Given text:
[Begin]

Studio album by the Kinks
- Released: 24 November 1965
- Recorded: July 1964 – August 1965
- Studio: Pye and IBC, London
- Genre: Rock
- Length: 27:23
- Label: Reprise
- Producer: Shel Talmy

The Kinks US chronology
| Kinda Kinks (1965) | Kinkdom (1965) | The Kink Kontroversy (1965) |

Singles from Kinkdom
- "A Well Respected Man" / "Such a Shame" Released: 4 November 1965;

= Kinkdom =

1965 studio album by the Kinks

Kinkdom is a studio album by the English rock band the Kinks. Released in the United States and Canada on 24 November 1965, it was their fourth album issued on Reprise Records. It peaked at number 47 on the Billboard album chart.

[End]

(Records of questions based on scenes)
[Begin]

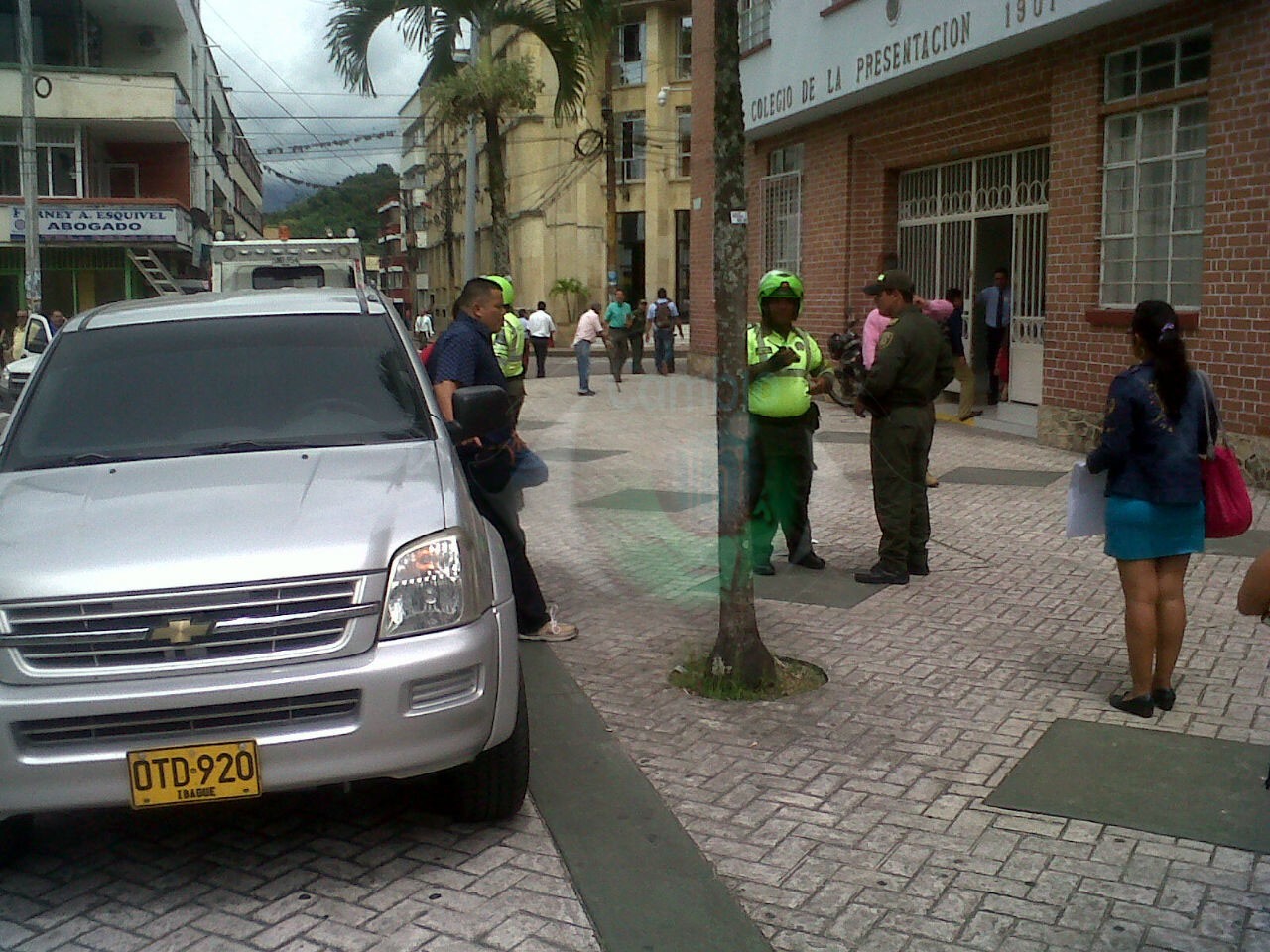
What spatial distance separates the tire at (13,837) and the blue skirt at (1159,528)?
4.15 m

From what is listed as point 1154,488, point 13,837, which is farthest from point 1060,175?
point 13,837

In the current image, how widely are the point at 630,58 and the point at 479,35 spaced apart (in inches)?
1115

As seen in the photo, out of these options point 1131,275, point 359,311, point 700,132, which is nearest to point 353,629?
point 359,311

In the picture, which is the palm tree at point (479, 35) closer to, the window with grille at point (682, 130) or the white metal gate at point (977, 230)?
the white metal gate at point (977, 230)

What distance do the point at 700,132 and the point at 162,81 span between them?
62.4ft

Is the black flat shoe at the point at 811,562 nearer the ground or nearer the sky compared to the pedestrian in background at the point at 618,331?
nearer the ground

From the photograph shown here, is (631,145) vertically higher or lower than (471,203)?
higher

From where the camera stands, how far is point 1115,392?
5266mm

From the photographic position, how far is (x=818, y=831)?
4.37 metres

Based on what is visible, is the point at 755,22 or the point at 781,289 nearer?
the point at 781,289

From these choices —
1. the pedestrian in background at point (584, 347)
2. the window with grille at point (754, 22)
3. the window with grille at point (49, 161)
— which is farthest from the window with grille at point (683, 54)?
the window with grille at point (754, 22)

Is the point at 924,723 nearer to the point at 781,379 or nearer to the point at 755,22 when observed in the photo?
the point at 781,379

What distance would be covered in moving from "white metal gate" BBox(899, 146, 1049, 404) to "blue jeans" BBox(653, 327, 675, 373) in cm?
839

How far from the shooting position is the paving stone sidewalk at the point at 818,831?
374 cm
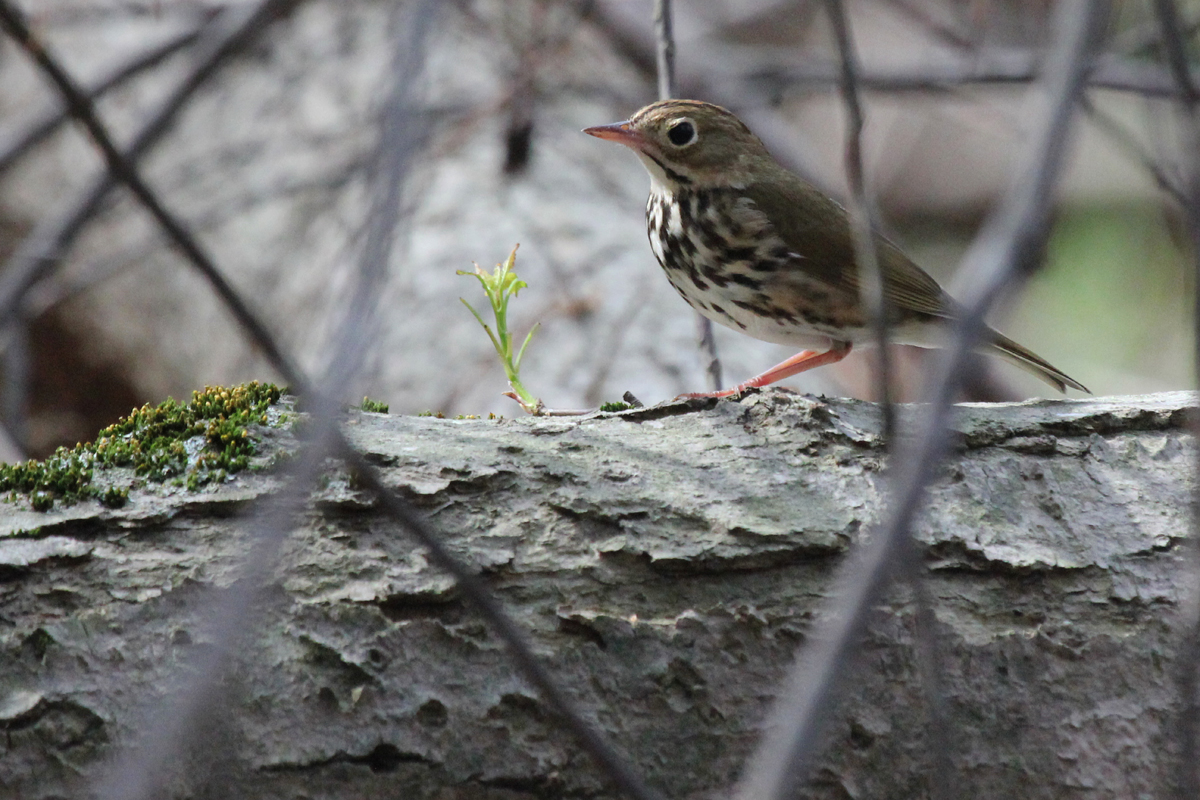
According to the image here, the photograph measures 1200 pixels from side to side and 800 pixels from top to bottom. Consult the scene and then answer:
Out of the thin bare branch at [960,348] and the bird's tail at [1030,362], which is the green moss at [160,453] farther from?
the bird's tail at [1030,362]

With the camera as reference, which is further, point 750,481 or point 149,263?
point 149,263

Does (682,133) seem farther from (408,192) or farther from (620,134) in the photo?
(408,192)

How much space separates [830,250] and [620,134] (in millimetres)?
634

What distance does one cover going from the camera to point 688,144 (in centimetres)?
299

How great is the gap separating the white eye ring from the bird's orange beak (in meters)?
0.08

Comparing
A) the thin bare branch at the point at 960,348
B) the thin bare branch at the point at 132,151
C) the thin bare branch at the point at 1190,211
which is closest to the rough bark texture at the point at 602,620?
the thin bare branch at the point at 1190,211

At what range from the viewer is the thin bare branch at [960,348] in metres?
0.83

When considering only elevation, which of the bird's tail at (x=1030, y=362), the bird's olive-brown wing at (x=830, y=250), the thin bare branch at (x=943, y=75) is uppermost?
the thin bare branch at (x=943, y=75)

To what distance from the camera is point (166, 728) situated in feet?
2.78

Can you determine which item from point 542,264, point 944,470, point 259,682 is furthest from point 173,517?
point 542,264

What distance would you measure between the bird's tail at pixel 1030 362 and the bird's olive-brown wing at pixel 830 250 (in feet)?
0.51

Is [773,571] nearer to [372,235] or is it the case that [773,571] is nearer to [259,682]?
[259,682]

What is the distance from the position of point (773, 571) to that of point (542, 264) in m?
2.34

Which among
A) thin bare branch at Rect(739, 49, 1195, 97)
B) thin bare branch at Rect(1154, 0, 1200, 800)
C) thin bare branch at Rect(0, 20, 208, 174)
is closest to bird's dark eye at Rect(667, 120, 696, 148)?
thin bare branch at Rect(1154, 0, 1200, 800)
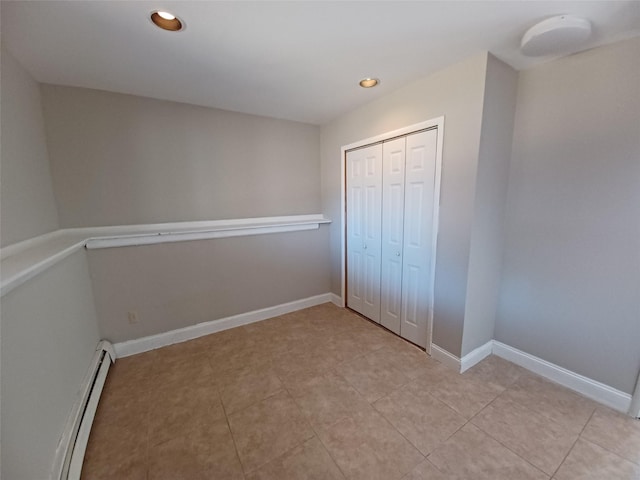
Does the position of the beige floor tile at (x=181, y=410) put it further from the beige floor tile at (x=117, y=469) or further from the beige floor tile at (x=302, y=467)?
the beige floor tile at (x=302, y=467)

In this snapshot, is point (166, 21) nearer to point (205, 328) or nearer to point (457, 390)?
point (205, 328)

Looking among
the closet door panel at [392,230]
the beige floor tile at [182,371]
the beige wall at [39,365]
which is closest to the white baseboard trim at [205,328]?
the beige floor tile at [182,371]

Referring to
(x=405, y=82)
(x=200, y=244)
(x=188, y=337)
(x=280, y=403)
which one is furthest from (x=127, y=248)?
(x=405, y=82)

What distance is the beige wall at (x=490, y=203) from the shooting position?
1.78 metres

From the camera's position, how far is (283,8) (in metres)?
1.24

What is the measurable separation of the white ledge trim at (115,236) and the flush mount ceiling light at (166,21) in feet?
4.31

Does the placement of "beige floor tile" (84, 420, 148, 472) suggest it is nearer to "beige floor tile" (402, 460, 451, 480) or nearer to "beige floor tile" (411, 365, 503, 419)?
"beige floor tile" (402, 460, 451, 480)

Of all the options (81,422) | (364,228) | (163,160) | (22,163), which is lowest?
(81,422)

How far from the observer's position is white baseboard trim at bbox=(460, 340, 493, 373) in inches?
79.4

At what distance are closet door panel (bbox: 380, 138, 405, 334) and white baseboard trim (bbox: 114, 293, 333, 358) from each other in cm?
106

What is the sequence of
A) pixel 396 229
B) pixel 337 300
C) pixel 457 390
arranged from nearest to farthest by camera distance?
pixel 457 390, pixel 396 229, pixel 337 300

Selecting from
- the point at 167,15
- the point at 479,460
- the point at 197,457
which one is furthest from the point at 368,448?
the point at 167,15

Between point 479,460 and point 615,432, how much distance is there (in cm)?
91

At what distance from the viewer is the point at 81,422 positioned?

[End]

The task: Please give the peak position Kinkdom reached on the Billboard album chart, according to the Kinkdom text above.

Correct output: Number 47.